I have deliberately turned my mind from these images so that I can take care of the business necessary to ensure my Mom has the financial security my Dad wished and planned for her to have, a plan that he did not have time to complete because of the sudden return of the cancer that plagued him.
I grieved for my Dad in early November when I was in France and was first told that they had found a recurrence of his cancer because I knew I would have to hold things together when the inevitable occurred. The inevitable occurred far sooner than I expected, although later than I feared, allowing me an all too brief three days with my Dad before we called the ambulance to take him to the hospital over his objections, after a third collapse in one day, a day when I tried to help him as much as I could while recognizing that no help any mortal source could give would have been sufficient.

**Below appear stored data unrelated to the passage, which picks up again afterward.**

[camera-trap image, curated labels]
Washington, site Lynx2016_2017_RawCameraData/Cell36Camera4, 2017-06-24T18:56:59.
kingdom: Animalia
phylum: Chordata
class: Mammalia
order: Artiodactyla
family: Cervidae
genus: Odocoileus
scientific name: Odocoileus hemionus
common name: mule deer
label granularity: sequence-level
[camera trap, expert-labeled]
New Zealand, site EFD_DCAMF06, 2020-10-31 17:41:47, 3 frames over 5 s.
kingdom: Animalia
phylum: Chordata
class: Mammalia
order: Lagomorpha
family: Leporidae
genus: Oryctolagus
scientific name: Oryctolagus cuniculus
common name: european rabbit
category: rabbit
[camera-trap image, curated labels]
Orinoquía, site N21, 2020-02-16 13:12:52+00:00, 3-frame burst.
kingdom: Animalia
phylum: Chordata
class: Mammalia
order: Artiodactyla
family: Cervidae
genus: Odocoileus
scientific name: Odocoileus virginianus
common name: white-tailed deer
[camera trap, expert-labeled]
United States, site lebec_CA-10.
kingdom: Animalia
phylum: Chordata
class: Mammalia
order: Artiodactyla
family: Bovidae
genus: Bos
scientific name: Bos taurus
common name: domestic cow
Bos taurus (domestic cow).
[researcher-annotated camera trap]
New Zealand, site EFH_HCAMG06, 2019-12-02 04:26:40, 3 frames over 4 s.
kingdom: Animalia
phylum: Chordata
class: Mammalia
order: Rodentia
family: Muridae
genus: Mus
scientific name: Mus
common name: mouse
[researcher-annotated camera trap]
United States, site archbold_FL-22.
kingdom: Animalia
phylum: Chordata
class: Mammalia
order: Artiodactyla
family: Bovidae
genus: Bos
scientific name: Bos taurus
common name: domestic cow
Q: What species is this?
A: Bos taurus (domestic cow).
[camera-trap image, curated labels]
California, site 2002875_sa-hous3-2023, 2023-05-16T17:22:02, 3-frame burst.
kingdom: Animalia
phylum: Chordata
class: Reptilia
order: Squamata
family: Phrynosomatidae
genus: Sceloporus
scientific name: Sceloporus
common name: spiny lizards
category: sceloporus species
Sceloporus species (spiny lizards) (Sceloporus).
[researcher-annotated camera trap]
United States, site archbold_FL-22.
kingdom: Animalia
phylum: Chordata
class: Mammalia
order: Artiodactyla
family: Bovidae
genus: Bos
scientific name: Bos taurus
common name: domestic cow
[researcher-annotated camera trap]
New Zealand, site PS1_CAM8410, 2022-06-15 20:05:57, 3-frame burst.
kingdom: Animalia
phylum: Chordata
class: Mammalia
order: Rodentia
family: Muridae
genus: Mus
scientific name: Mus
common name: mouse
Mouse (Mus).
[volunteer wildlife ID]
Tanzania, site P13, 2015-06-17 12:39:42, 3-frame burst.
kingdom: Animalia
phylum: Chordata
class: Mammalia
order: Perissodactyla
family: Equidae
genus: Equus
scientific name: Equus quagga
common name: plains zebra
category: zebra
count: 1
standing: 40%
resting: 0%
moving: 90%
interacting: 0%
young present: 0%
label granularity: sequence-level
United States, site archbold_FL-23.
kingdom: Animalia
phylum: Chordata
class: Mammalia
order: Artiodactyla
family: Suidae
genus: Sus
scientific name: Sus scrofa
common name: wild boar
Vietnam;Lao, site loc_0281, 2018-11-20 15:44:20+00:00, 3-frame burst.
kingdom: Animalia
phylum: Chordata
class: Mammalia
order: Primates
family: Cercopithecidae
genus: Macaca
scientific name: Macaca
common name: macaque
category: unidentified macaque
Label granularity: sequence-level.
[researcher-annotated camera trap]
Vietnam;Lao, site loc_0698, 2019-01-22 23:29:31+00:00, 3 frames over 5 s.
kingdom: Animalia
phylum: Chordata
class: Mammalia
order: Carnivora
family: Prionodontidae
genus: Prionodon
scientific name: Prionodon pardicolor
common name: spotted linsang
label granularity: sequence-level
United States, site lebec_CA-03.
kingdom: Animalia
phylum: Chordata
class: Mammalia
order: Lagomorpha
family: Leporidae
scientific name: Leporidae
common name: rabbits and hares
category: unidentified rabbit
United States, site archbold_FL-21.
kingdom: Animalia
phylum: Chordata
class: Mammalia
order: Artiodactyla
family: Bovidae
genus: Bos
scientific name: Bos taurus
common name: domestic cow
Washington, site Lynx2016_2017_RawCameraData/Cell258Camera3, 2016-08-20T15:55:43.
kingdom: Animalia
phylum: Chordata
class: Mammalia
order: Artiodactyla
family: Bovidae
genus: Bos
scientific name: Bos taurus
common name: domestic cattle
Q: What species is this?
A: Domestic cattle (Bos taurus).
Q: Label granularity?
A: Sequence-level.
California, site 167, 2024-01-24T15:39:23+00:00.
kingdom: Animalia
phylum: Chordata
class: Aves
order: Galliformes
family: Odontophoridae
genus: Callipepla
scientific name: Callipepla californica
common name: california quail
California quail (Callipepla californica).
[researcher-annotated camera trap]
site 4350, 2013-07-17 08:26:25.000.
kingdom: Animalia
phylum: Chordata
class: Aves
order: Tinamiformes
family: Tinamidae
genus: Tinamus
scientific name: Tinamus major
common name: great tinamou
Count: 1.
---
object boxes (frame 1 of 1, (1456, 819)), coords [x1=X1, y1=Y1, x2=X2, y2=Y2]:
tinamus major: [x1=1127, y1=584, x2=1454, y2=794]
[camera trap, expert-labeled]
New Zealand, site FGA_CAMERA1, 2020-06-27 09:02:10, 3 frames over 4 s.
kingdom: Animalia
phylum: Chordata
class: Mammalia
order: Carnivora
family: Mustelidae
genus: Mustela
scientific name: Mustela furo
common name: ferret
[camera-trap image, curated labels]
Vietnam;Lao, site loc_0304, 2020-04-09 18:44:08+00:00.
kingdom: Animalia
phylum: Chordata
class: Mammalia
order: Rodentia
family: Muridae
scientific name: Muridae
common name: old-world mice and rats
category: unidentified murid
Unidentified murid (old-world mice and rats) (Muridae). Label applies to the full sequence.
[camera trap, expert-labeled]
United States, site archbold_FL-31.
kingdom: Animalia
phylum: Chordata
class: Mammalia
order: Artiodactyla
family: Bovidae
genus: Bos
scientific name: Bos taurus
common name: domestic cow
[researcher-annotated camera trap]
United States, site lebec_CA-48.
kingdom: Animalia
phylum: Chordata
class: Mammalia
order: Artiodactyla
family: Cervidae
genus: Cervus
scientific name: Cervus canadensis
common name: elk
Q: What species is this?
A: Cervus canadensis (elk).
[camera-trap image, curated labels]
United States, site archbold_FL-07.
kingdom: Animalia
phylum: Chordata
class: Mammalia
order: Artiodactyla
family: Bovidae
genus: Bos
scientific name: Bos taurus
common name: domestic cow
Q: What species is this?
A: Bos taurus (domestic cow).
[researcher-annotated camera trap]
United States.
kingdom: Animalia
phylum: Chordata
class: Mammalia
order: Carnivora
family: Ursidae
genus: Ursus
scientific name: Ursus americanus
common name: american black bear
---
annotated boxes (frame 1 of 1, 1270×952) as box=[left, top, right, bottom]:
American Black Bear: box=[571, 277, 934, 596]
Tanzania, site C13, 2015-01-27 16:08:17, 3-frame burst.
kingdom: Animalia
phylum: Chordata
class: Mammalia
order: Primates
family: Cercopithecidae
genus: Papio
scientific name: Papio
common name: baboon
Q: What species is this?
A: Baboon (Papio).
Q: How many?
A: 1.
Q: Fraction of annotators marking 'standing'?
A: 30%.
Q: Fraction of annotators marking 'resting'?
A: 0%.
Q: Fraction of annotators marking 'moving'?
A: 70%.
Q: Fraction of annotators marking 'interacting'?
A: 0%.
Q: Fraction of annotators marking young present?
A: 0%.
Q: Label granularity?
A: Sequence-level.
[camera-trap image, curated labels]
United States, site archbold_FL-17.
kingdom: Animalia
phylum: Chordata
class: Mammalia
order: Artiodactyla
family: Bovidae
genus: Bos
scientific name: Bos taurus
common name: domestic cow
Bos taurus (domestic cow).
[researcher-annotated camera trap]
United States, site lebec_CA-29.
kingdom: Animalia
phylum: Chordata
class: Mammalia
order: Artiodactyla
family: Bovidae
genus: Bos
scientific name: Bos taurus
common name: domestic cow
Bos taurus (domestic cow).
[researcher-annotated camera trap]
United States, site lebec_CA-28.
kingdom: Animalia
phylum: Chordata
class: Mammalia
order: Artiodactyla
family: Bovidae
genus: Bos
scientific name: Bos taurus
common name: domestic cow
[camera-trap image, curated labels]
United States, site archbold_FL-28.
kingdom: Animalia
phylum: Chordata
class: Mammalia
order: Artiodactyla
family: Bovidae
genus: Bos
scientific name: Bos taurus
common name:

Although I grieved for a month before I returned to the US and knew what was coming, and although I have forced myself to stay focused on what needs to be done to take care of my Mom, my Dad’s wife and the woman he loved for so many years, I have not yet finished grieving for my Dad and the time measured in years that I had hoped for us to have together in his retirement that he earned and so well deserved to have but never received.
Life is cruel sometimes.
For me, the veils of memory are not obscuring with seemingly comforting forgetfulness the images, sounds, and feelings of the last five days of my father’s life which I witnessed a full year after I had last visited, when he seemed healthy.
I do not know if this sharp remembrance is a blessing or a curse.